Required action>
Transcribe every entry word for word, but skip the images.

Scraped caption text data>
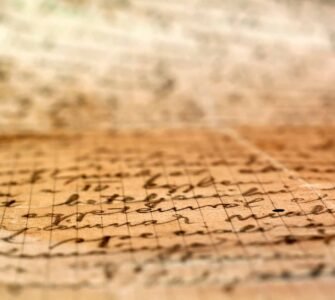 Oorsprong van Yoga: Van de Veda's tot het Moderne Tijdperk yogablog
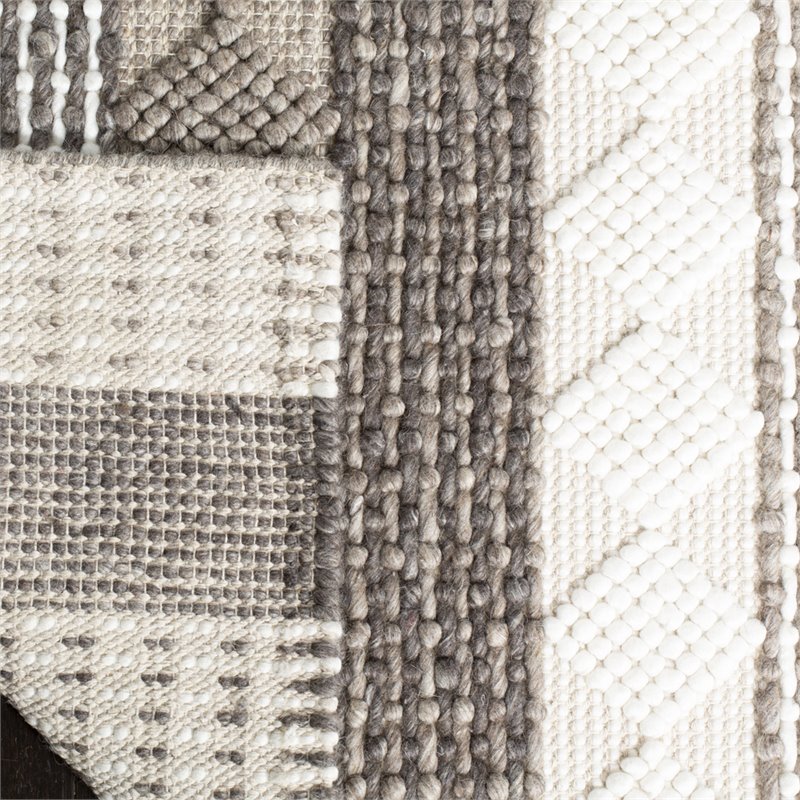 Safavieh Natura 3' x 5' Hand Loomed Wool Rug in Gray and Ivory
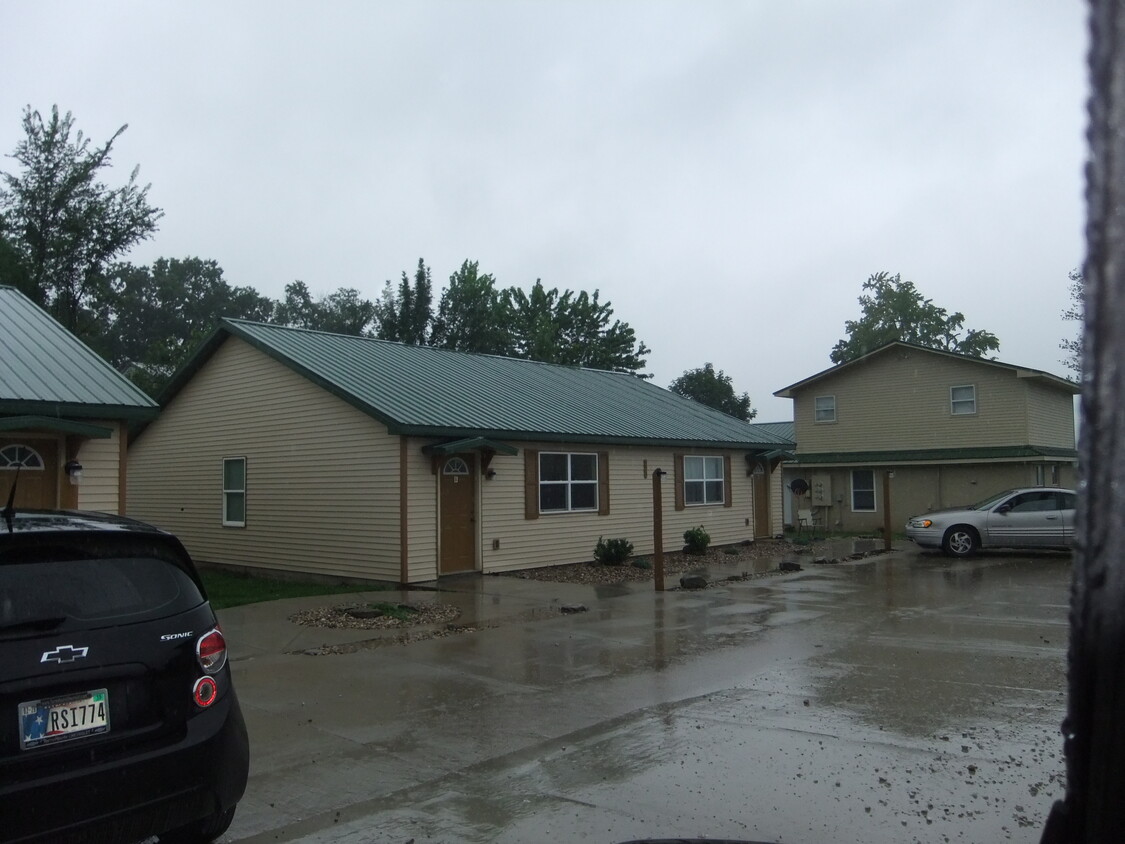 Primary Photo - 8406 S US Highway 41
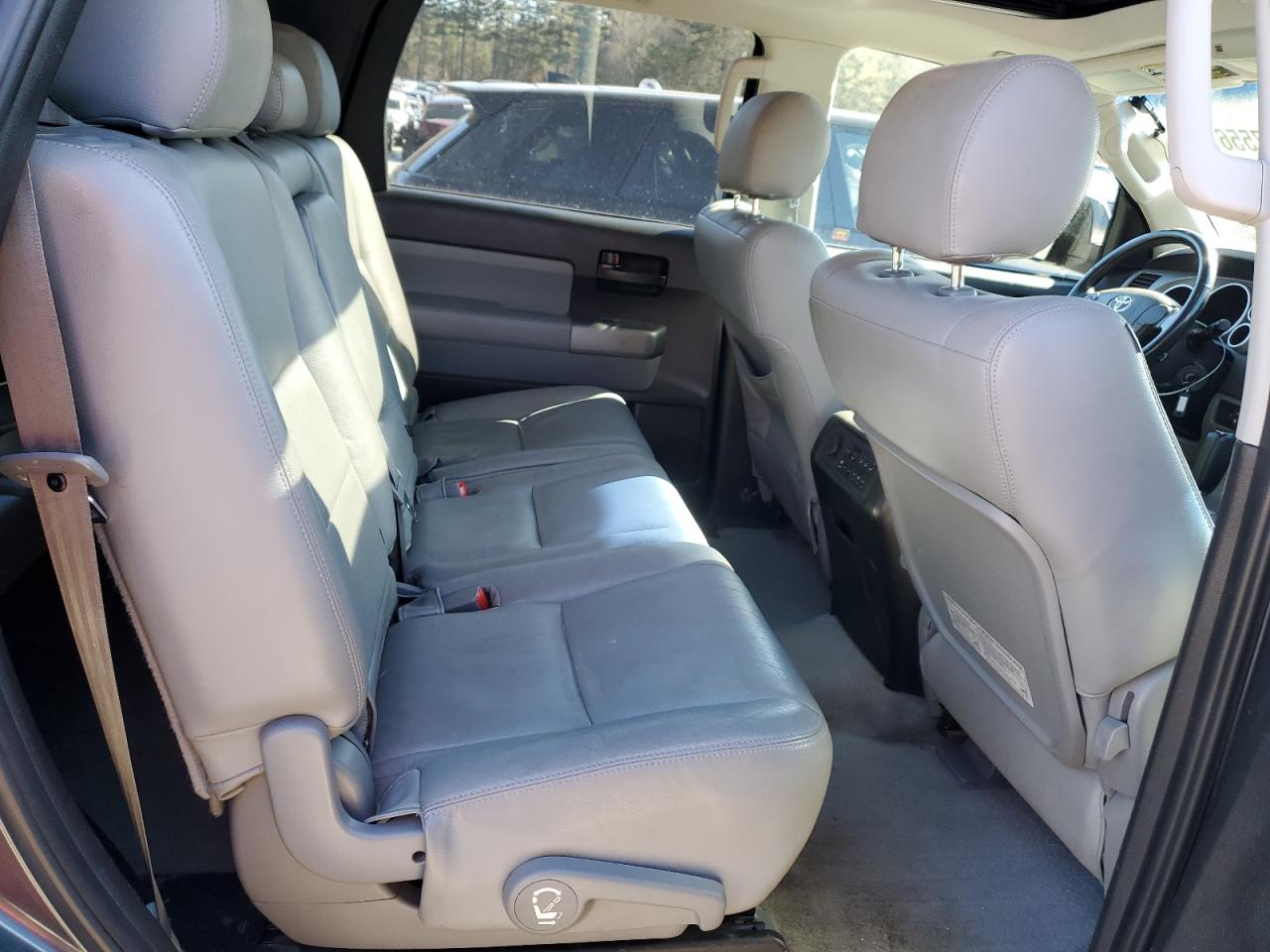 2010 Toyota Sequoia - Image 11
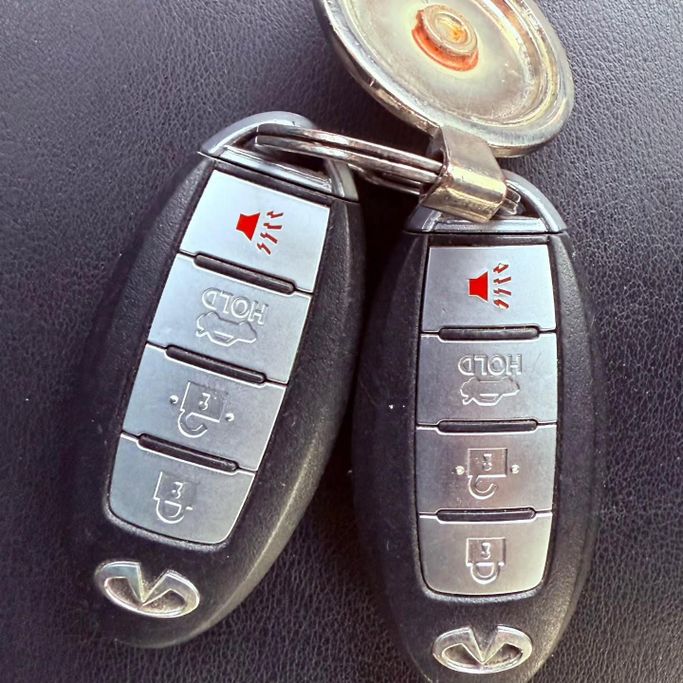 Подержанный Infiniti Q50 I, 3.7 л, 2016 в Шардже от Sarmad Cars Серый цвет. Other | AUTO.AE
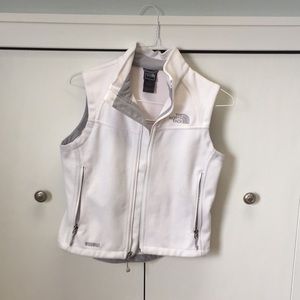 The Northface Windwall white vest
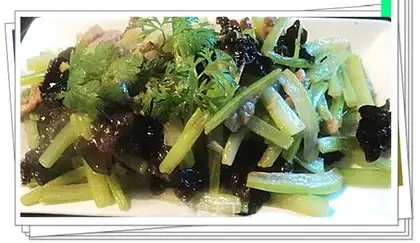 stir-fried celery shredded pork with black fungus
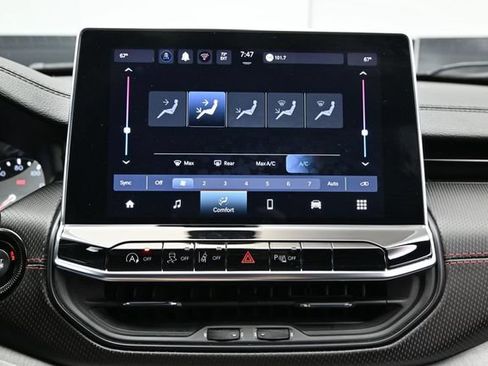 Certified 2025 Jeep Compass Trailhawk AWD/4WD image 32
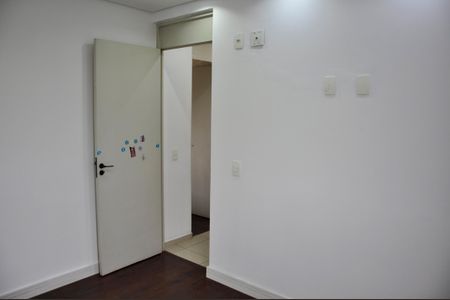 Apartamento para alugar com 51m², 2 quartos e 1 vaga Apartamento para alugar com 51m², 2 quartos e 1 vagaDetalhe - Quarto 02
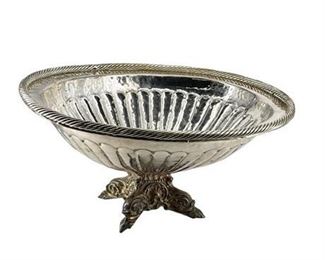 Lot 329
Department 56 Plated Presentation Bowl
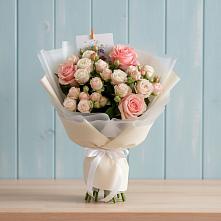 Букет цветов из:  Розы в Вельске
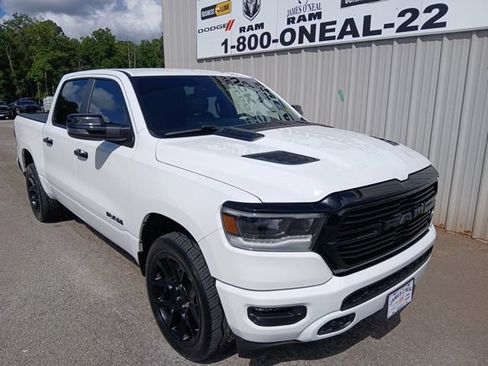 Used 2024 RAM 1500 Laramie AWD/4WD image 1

Final answer>
 Oorsprong van Yoga: Van de Veda's tot het Moderne Tijdperk yogablog
 Safavieh Natura 3' x 5' Hand Loomed Wool Rug in Gray and Ivory
 Primary Photo - 8406 S US Highway 41
 2010 Toyota Sequoia - Image 11
 Подержанный Infiniti Q50 I, 3.7 л, 2016 в Шардже от Sarmad Cars Серый цвет. Other | AUTO.AE
 The Northface Windwall white vest
 stir-fried celery shredded pork with black fungus
 Certified 2025 Jeep Compass Trailhawk AWD/4WD image 32
 Apartamento para alugar com 51m², 2 quartos e 1 vaga Apartamento para alugar com 51m², 2 quartos e 1 vagaDetalhe - Quarto 02
 Lot 329
Department 56 Plated Presentation Bowl
 Букет цветов из:  Розы в Вельске
 Used 2024 RAM 1500 Laramie AWD/4WD image 1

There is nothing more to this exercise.